First, the U.S. has a 100 year supply of gas and currently produces about 100 Bcf/d, of which around 20% is destined for export as piped gas or LNG.
“About 7 Bcf/d goes to Mexico by pipeline gas, and almost 70% of that flows across Sempra’s system,” Martin said. “Another 12 Bcf/d-13 Bcf/d is exported to about 40 nations in the world.”
“And what's really beneficial is we can produce it at relatively low cost,” Martin added. “And in part, that's because 25% of that natural gas is associated gas. So as you increase oil production, one of the externalities of oil production is you're still getting a lot of natural gas out of the ground. So I think that gives us a benefit.”

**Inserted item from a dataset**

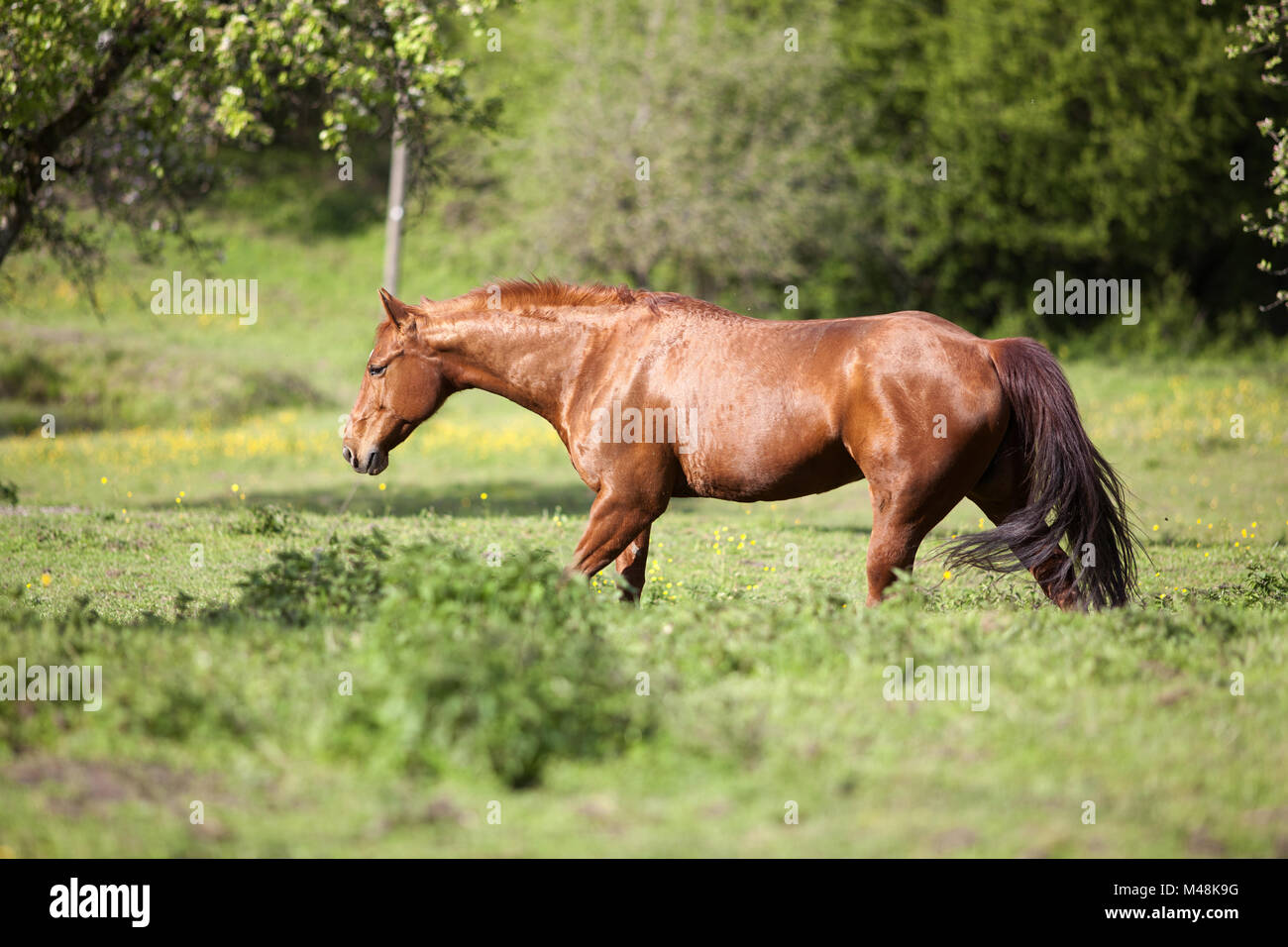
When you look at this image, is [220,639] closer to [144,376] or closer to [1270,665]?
[1270,665]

Second, “the depth of our capital markets, the ability to access financing, rule of law, sanctity of contracts, having good engineering firms that can build export facilities,” the executive explained.
Third and finally, the U.S. has a prime geographic position.

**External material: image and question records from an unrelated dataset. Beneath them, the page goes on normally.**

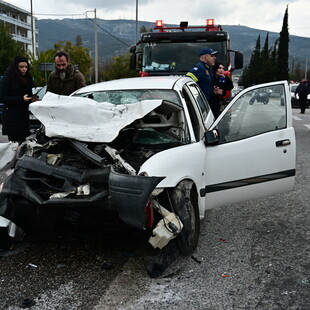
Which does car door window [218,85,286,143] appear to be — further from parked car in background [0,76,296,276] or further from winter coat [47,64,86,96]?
winter coat [47,64,86,96]

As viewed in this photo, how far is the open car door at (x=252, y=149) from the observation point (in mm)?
4691

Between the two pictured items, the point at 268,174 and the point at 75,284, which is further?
the point at 268,174

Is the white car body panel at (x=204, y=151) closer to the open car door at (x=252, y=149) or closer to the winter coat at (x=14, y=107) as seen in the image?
the open car door at (x=252, y=149)

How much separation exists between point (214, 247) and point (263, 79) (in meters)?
66.0

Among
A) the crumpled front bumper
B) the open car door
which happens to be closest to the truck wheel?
the crumpled front bumper

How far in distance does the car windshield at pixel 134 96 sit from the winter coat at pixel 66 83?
1.44 m

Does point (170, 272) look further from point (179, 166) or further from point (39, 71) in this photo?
point (39, 71)

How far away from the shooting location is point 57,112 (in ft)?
14.9

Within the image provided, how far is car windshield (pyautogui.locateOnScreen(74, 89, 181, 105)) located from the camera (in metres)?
5.09

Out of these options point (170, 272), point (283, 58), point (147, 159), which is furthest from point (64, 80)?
point (283, 58)

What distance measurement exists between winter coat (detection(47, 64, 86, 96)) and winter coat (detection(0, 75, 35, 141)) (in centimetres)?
33

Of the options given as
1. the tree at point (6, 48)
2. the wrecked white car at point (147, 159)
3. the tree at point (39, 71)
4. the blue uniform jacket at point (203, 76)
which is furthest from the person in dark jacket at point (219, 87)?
the tree at point (6, 48)

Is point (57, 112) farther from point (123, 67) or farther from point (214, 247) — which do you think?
point (123, 67)

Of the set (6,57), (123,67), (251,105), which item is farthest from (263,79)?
(251,105)
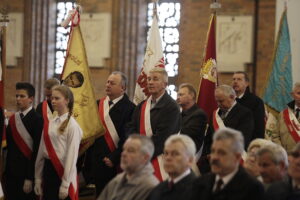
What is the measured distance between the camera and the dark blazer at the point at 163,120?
21.0 ft

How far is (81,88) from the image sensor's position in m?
7.68

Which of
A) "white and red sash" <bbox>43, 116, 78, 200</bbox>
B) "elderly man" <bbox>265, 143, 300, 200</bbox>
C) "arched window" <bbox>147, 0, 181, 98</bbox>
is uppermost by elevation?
"arched window" <bbox>147, 0, 181, 98</bbox>

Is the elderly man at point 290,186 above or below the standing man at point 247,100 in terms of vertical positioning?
below

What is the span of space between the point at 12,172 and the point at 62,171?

This allows companies to source gas in Texas and export it from the North American west coast into the Pacific to arrive in Asia in 10 days, or source the same gas from other fields and export it out of the U.S. Gulf Coast, which is uniquely positioned for Europe, the executive said.
In terms of the U.S.’ competitive advantage, “it's a product of having the low cost and low price volatility, a unique position geographically in the world and having access to good construction resources and the financing to do it,” Martin concluded.